Geopolitical risks do exist, but given TSMC’s critical role, both superpowers are still very dependent on the company.

Beyond first order beneficiaries, investors should also be thinking about edge applications. Qualcomm is a global leader in low power compute and connectivity chips. Qualcomm’s expertise allows it to flex its creative muscle by designing AI chips for devices like phones and laptops.

Some of Microsoft’s new Surface tablets and laptops, for example, will be able to run certain AI tasks locally on the device, powered by chips from Qualcomm2.

Running AI models locally results in lower cost (no data centre required), better security (sensitive information is not being sent to the cloud) and a better user experience from lower latency (avoids internet lag).

Unlike downloading a new app, users need to upgrade their hardware to access these new AI features. By bringing AI from the cloud to the device, Qualcomm benefits from this refresh cycle as well as via delivering more semiconductor content to the device.
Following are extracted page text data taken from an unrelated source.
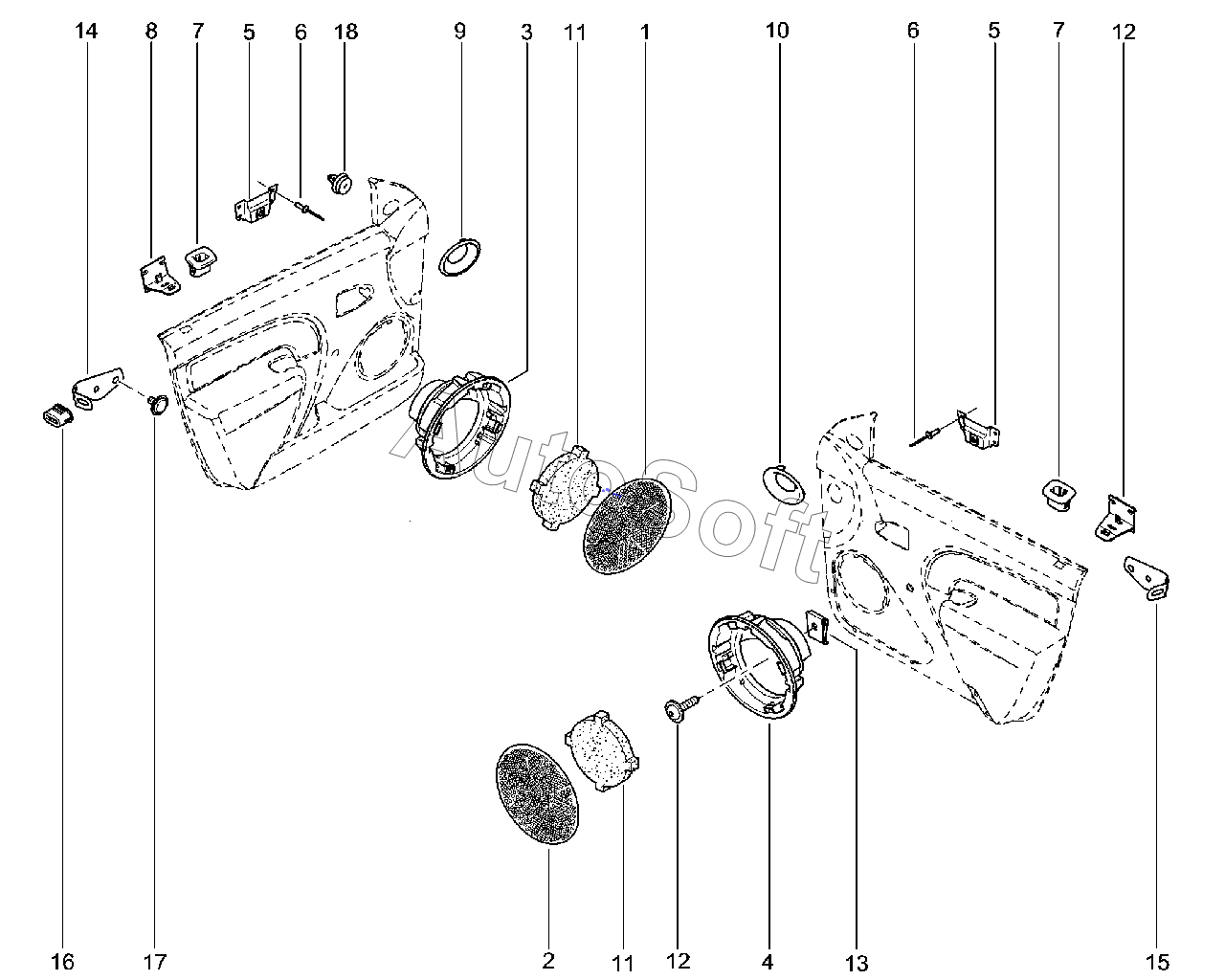 14 8 7 5 6 18 9 3 11 1 10 6 5 7 12

AutoSoft

16 17 2 11 12 4 13 15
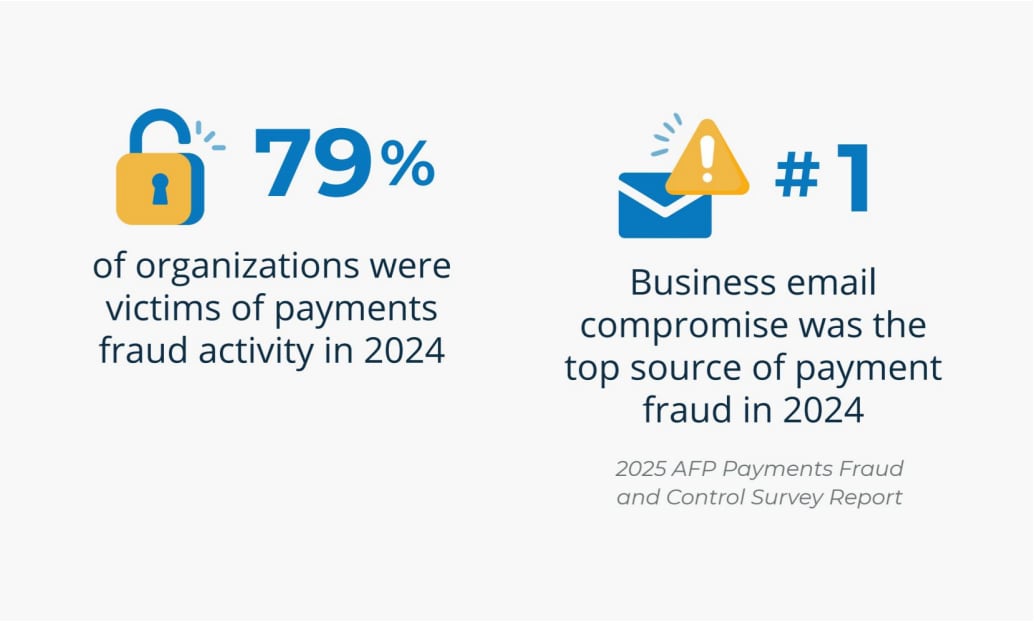 79%

of organizations were victims of payments fraud activity in 2024

#1

Business email compromise was the top source of payment fraud in 2024

2025 AFP Payments Fraud and Control Survey Report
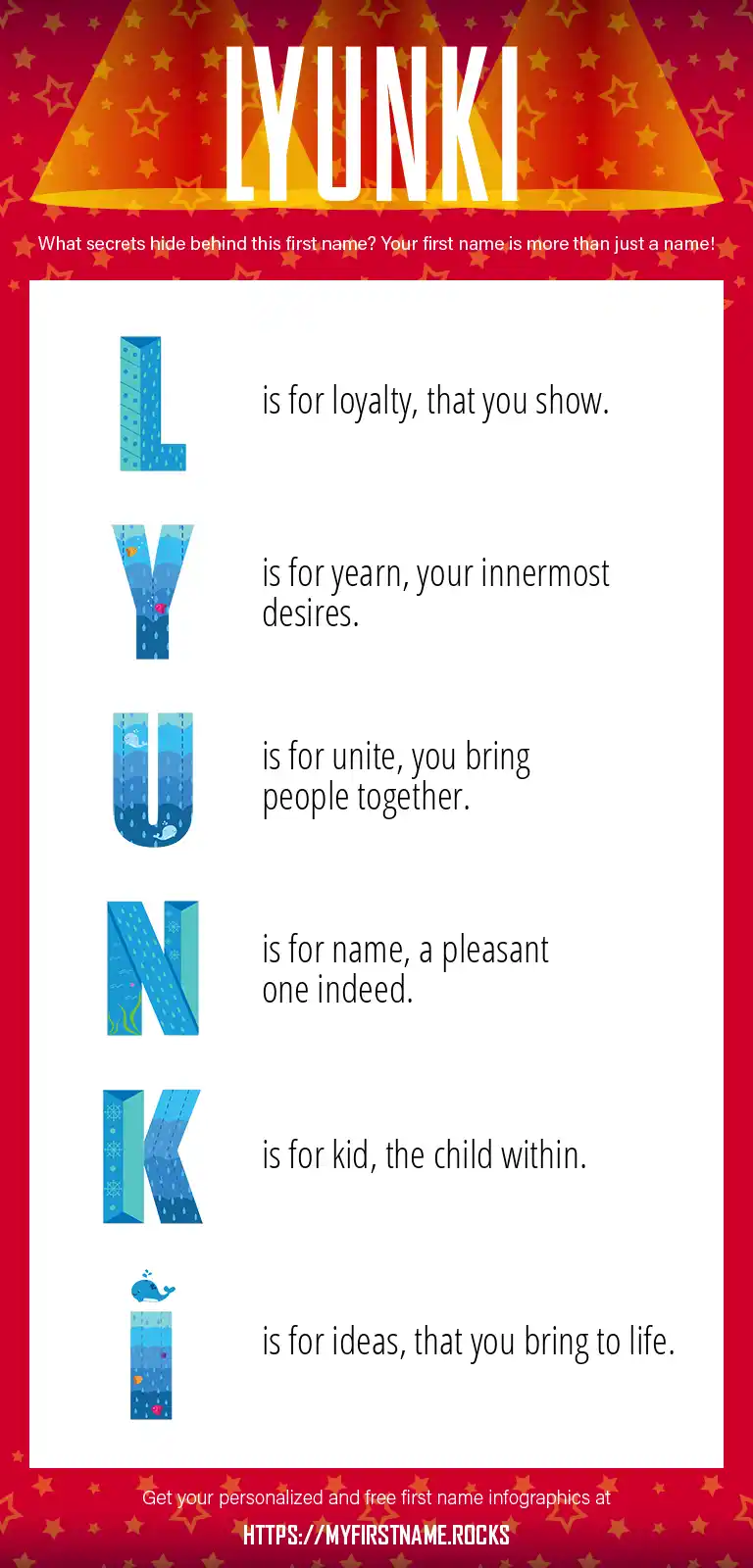 LYUNKI

What secrets hide behind this first name? Your first name is more than just a name!

L is for loyalty, that you show.

Y is for yearn, your innermost desires.

U is for unite, you bring people together.

N is for name, a pleasant one indeed.

K is for kid, the child within.

I is for ideas, that you bring to life.

Get your personalized and free first name infographics at

HTTPS://MYFIRSTNAME.ROCKS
Nvidia is today’s undisputed AI leader, but the landscape will shift. There are obvious parallels to the dotcom bubble.

The fibre optics communications boom in the late 90s led to game changing technology that ultimately enabled all the things we take for granted today. But capacity was overbuilt in the short term which led to a period of digestion as investment receded and stock valuations came back down to earth.